Vu la procédure suivante :
Procédure contentieuse antérieure :
La société à responsabilité limitée (SARL) Kraftwerk France a demandé au tribunal administratif de Strasbourg de prononcer la décharge, en droits et pénalités, des suppléments d'impôt sur les sociétés qui lui ont été assignés au titre des années 2012, 2013 et 2014 et des rappels de retenue à la source de l'article 119 bis du code général des impôts qui lui ont été réclamés au titre des années 2012, 2013 et 2014.
Par un jugement n° 1904221 du 14 juin 2022, le tribunal administratif de Strasbourg a rejeté la demande.
Procédure devant la cour :
Par une requête enregistrée le 5 août 2022 et un mémoire enregistré le 16 mai 2023, la SARL Kraftwerk France, représentée par Me Alleki, demande à la cour :
1°) d'annuler ce jugement ;
2°) de prononcer la décharge, en droits et pénalités, des impositions contestées ;
3°) de mettre à la charge de l'Etat le versement d'une somme de 1 500 euros sur le fondement de l'article L. 761-1 du code de justice administrative.

Lignes de données de questions spatiales:

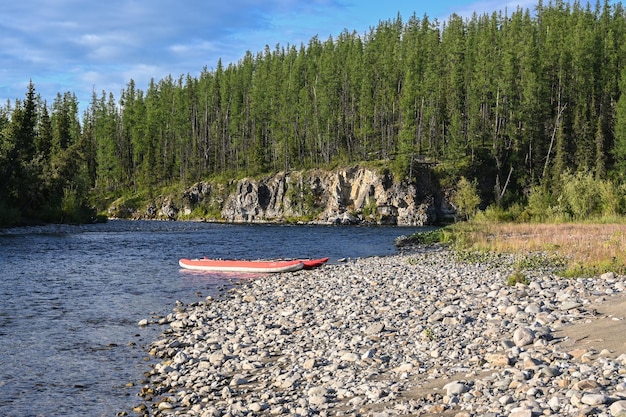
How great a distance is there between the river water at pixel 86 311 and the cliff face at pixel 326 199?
156 ft

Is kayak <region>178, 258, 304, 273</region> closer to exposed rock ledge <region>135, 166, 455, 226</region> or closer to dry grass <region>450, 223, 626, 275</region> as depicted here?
dry grass <region>450, 223, 626, 275</region>

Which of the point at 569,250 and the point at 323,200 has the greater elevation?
the point at 323,200

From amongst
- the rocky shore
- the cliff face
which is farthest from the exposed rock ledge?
the rocky shore

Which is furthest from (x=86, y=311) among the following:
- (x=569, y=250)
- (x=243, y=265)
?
(x=569, y=250)

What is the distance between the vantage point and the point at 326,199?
104875 millimetres

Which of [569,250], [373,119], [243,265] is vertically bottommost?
[243,265]

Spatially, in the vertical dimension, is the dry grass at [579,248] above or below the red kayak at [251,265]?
above

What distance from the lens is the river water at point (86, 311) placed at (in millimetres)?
12164

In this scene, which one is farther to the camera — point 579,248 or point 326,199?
point 326,199

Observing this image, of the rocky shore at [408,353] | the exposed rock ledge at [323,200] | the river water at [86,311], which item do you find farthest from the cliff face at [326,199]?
the rocky shore at [408,353]

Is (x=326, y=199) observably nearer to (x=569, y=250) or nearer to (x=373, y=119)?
(x=373, y=119)

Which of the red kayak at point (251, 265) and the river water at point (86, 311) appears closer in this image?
the river water at point (86, 311)

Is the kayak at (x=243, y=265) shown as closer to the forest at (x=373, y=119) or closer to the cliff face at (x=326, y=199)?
the forest at (x=373, y=119)

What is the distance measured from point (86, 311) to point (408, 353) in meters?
14.4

** Énoncé du problème **
Poursuivez la décision de justice sur le litige fiscal de la SARL Kraftwerk France à partir de l'endroit où elle s'arrête. Les lignes de données ne sont pas nécessaires ici.

** Réponse à fournir **
Elle soutient que :
- l'article 238 A du code général des impôts est inapplicable aux intérêts moratoires versés à un fournisseur lesquels ne sont que l'accessoire de la créance commerciale en paiement, de telles créances n'entrant pas dans le champ d'application de ces dispositions ; de la même manière ces intérêts moratoires ne sauraient être assimilés aux " autres produits des obligations " dès lors qu'ils ne constituent pas des revenus de capitaux mobiliers correspondant aux intérêts de sommes prêtées ;
- en tout état de cause, les intérêts moratoires qu'elle a dû verser à son fournisseur à la suite du règlement tardif de factures de livraisons de marchandises remplissent toutes les conditions de déduction posées par l'article 238 A du code général des impôts, en ce qu'ils découlent d'opérations réelles et ne sont nullement anormaux ou exagérés dès lors qu'ils sont fondés sur l'article L. 441-10 du code de commerce ; il ne saurait être exigée d'elle qu'elle rapporte la preuve que sa situation de trésorerie ne lui aurait pas permis de s'acquitter dans les délais du paiement des factures, cette exigence n'étant pas prévue par le texte ; au demeurant les difficultés de trésorerie qu'elle a rencontrées sont parfaitement établies.
Par un mémoire enregistré le 2 février 2023, le ministre de l'économie, des finances et de la souveraineté industrielle et numérique conclut au rejet de la requête.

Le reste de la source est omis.